Statistical analyses

A quantitative synthesis (i.e., meta-analysis) was performed on the ASSURE, S-TRAC, and PROTECT trials. For disease-free survival (DFS) and overall survival (OS) data, hazard ratios (HR) and 95% confidence intervals (CI) obtained directly from studies were pooled to compare results.

Evidence synthesis

The ASSURE trial

The ASSURE trial1 randomized 1943 patients with completely resected stage pT1b or greater nmRCC. Patients were randomly assigned (1:1:1) to initially receive 54 weeks of sunitinib (n=647) 50 mg once per day orally throughout the first four weeks of each six-week (four weeks on/two weeks off) cycle continuous, sorafenib (n=649) 400 mg twice per day orally, or placebo (n=647). Treatment was discontinued due to toxicity by 193 of 438 (44%) patients on sunitinib, 199 of 441 (45%) patients on sorafenib, and 47 of 444 (11%) patients on placebo. Upon review of this data, the starting dose of each drug was subsequently reduced and then individually titrated up to the original full doses if possible. The most common grade 3 or worse adverse events were hypertension (17% sunitinib patients, 16% sorafenib patients), hand-foot syndrome (15% sunitinib patients, 33% sorafenib patients), rash (2% sunitinib patients, 15% sorafenib patients), and fatigue (18% sunitinib patients, 7% sorafenib patients). The primary analysis showed no significant differences in DFS between study arms: median of 5.8 years (interquartile range [IQR] 1.6–8.2) for sunitinib (HR 1.02; 95% CI 0.85–1.23; p = 0.8), 6.1 years (IQR 1.7–not estimable [NE]) for sorafenib (HR 0.97; 95% CI 0.80–1.17; p=0·7184), and 6.6 years (IQR 1.5–NE) for placebo. In post-hoc subgroup analyses of pathological stage T3 or T4 patients, American Joint Committee on Cancer (AJCC) stage III–IV patients, as well as patients with Fuhrman grade 3 or 4, sunitinib adjuvant therapy failed to demonstrate either DFS or OS benefit compared to placebo. There were six deaths related to treatment: four in sunitinib group vs. one in sorafenib group and one in placebo group. The ASSURE trial investigators concluded that adjuvant treatment with the VEGFR TKI sorafenib or sunitinib did not improve survival relative to placebo. Furthermore, substantial treatment discontinuation occurred in the treatment arm because of excessive toxicity, despite dose reduction strategies. These results provided an important rationale against the use of these drugs for high-risk nmRCC patients in the adjuvant setting after nephrectomy for nmRCC.

The S-TRAC trial

The S-TRAC trial2 randomized 615 patients with loco-regional, high-risk clear-cell nmRCC to receive either sunitinib (50 mg per day) or placebo on a four-weeks-on, two-weeks-off schedule for one year or until disease recurrence, unacceptable toxicity, or consent withdrawal.
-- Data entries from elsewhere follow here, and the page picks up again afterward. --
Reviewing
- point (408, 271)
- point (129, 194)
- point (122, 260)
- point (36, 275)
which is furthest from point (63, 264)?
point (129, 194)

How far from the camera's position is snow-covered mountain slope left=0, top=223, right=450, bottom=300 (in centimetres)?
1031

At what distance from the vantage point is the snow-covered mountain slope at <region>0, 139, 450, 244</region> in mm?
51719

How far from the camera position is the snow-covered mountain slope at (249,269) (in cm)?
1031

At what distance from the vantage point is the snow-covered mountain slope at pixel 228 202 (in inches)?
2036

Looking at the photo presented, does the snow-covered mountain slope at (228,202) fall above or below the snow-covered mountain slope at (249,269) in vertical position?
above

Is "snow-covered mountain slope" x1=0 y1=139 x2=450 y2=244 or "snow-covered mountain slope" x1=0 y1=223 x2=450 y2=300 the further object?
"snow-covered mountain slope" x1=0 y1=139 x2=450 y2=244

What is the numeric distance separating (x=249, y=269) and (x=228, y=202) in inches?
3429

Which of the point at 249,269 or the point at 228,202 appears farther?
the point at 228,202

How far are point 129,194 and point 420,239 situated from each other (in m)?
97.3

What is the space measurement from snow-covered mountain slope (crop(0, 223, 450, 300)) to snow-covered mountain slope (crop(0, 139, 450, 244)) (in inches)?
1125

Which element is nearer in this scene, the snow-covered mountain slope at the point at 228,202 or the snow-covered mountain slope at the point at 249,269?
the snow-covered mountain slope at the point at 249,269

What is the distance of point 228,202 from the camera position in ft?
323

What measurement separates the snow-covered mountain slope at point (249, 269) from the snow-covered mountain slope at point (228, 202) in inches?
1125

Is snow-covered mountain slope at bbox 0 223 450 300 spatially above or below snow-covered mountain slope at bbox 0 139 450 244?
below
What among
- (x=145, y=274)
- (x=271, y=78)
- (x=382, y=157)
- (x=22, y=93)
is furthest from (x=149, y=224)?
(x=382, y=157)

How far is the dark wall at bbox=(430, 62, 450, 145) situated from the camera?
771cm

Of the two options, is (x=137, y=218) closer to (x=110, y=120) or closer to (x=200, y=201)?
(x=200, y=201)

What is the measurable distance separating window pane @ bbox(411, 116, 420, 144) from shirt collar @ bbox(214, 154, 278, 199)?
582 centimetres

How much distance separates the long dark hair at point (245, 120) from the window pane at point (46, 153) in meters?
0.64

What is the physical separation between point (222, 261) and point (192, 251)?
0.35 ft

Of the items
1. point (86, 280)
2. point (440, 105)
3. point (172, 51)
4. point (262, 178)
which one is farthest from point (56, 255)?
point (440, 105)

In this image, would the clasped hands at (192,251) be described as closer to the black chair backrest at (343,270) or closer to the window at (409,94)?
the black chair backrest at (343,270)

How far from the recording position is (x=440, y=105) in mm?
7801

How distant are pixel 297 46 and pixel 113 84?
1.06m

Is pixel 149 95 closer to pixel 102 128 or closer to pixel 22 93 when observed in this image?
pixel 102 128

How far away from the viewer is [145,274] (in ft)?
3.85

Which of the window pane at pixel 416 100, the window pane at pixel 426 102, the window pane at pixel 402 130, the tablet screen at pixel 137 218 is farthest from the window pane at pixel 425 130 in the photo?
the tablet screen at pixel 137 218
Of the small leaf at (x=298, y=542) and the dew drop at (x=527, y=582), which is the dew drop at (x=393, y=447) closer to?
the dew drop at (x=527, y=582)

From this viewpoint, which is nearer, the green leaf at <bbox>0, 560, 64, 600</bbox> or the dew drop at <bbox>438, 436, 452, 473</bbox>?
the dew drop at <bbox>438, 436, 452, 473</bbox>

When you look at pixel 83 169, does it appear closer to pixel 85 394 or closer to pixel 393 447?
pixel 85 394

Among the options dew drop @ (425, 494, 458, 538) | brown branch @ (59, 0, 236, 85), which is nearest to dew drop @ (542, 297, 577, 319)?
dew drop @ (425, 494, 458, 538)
The primary endpoint of the study was DFS. Using central radiological review, the median duration of DFS was 6.8 years (95% CI 5.8–not reached) in the sunitinib group and 5.6 years (95% CI 3.8–6.6) in the placebo group (HR 0.76; 95% CI 0.59–0.98; p=0.03). The statistical significance was not confirmed using investigator radiological review (HR 0.81; 95% CI 0.64–1.02; p=0.08). OS data were not mature at data cutoff. Nonetheless, the reported HR for OS failed to reveal an improvement: 1.01 (95% CI 0.72–1.44; p=0.94).

As in the ASSURE trial, S-TRAC required dose reductions. Adverse events were more frequent with sunitinib than placebo (34.3 vs. 2%), as were dose interruptions (46.4 vs. 13.2%) and discontinuations (28.1 vs. 5.6%). Grade 3 or 4 adverse events were more frequent in the sunitinib group (48.4% for Grade 3 events and 12.1% for Grade 4 events) than in the placebo group (15.8% and 3.6%, respectively). The incidence of serious adverse events was similar in both groups (21.9% for sunitinib vs. 17.1% for placebo) and no deaths were attributed to toxicity. Contrary to the ASSURE trial, these observations indicated that among patients with high-risk clear-cell nmRCC after nephrectomy, the median DFS duration was significantly longer in the sunitinib group than in the placebo group: 6.8 years (95% CI 5.8–not reached) vs. 5.6 years (95% CI 3.8–6.6).

The PROTECT trial

Results from the randomized, double-blind, phase 3 PROTECT trial were recently published. It assessed the effect of pazopanib 800 mg vs. placebo in high-risk nmRCC after nephrectomy. It is noteworthy that one year after study initiation, the primary objective (DFS for pazopanib 800 mg) was amended based on a high treatment discontinuation rate secondary to adverse events. The primary study objective became DFS for pazopanib 600 mg vs. placebo. Secondary objectives were DFS for pazopanib 800 mg vs. placebo, as well as DFS for pazopanib at either 800 mg or 600 mg vs. placebo. The PROTECT trial also examined OS for both treatment doses, relative to placebo. Overall, the PROTECT trial enrolled 1538 patients: 571 received pazopanib 600 mg, 198 received pazopanib 800 mg, and 769 received placebo. The study did not meet its primary endpoint in the intention-to-treat (ITT) pazopanib 600 mg group, as evidenced by DFS HR of 0.86 (95% CI 0.70–1.06) relative to placebo. Conversely, the results of the secondary endpoint analyses demonstrated a DFS benefit in the ITT pazopanib 800 mg group (HR 0.69; 95% CI 0.51–0.94) and in the combined ITT pazopanib 800 mg and ITT pazopanib 600 mg groups (HR 0.80; 95% CI 0.68–0.95) relative to placebo. The DFS results for the pazopanib 800 mg and the pazopanib 600 mg were conflicting. The OS results are not yet mature and for now are inconclusive. To date, the reported HR for OS failed to reveal an improvement either for pazopanib 600 mg (HR 0.79; 95% CI 0.57–1.09; p=0.16) or for pazopanib 800 mg (HR 0.9; 95% CI 0.55–1.46; p=0.66). The final data cutoff for OS analyses is planned for April 2019.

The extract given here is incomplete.